Weil die Rente nicht ganz zum Lebensunterhalt reicht, bekomme ich seit Dez. 2012 ergänzend Sozialhilfe (Hilfe z. Lebensunterhalt).

Und wäre das nicht schon alles schlimm genug, habe ich vor ein paar tagen einen Brief vom Sozialamt bekommen, mit der Überschrift: "Abschluß einer Leistungsabsprache", wo ich in einem Text darauf hingewiesen werde das spätestens nach 4 wochen eine schriftliche Leistungsabsprache ferstgelegt
werden sollte. Ebenso sollte klar herausgestellt werden, aus welchen Gründen
ich derzeit daran gehindert bin, von der Sozialhilfe unabhängig zu leben.
Und dann noch der Satz:

"Wir wollen und müssen Sie nach den gesetzlichen Vorgaben des SGB XII dahingehend unterstützen,das auf jeden Fall versucht wird mittelfristig Verbesserungen in ihrer persönlichen Situation zu erreichen."

Beigefügt ist dann noch der Entwurf einer Leistungsabsprache in dem ich meine persönliche Situation darlegen soll, sowie das von Seiten des Sozialamts das Gesundheitsamt eingeschaltet werden soll. Ferner wird noch vorgeschlagen das ich eine Tagesstätte besuchen sollte.

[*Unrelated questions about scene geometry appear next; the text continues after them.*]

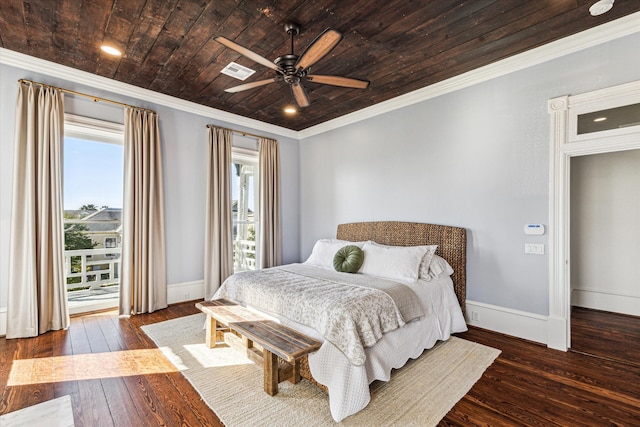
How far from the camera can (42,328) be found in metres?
3.25

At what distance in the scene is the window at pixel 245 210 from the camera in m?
5.30

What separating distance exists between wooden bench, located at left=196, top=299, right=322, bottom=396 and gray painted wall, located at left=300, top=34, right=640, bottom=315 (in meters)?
2.36

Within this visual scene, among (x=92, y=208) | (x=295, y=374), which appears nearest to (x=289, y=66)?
(x=295, y=374)

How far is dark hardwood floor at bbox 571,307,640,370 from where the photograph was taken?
2.80m

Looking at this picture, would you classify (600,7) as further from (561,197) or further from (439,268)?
(439,268)

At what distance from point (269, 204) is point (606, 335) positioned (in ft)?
15.7

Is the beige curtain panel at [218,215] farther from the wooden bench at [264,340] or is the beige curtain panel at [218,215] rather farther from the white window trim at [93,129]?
the wooden bench at [264,340]

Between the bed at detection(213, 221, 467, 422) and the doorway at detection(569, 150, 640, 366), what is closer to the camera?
the bed at detection(213, 221, 467, 422)

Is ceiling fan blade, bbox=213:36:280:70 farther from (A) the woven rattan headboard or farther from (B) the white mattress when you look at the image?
(A) the woven rattan headboard

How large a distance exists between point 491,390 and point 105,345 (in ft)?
11.5

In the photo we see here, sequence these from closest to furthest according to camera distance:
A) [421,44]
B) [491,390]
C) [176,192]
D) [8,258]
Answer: [491,390] → [421,44] → [8,258] → [176,192]

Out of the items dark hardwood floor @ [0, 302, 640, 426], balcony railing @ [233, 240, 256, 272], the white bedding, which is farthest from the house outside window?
the white bedding

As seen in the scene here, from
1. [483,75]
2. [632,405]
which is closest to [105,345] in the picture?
[632,405]

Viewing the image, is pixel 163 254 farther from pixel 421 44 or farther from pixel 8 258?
pixel 421 44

Außerdem enthielt der Brief noch eine Erklärung über die Entbindung der ärtztlichen Schweigepflicht bei dem ich meine Einwilligung geben soll.
Auf der Schweigepflichtsentbindung ist noch eine Gesetzesbelehrung Paragraph 60 ff SGB 1 über eine Auskunftspflicht u. bei nichteinhaltung der
Kürzung o. gänzlichen Streichung der Sozialhilfe.

Und dann auch noch ein Terminvorschlag in dem die ganze Sache in einem persönlichen Gespräch mit dem SB erörtert werden sollte.

Ich bin total fertig, mir geht das alles viel zu weit.
Hinter mir liegt ein Martyrium von Klinikaufenthalten,ärztlichen Untersuchungen, Reha Kur, Arztbesuchen usw., außerdem befinde ich mich
dauerhaft in ärztlicher Behandlung.



Muß ich die Schweigepflichtsentbindung u. Leistungsabsprache unterschreiben?

Gibt es bei der Sozialhilfe auch Sanktionen ?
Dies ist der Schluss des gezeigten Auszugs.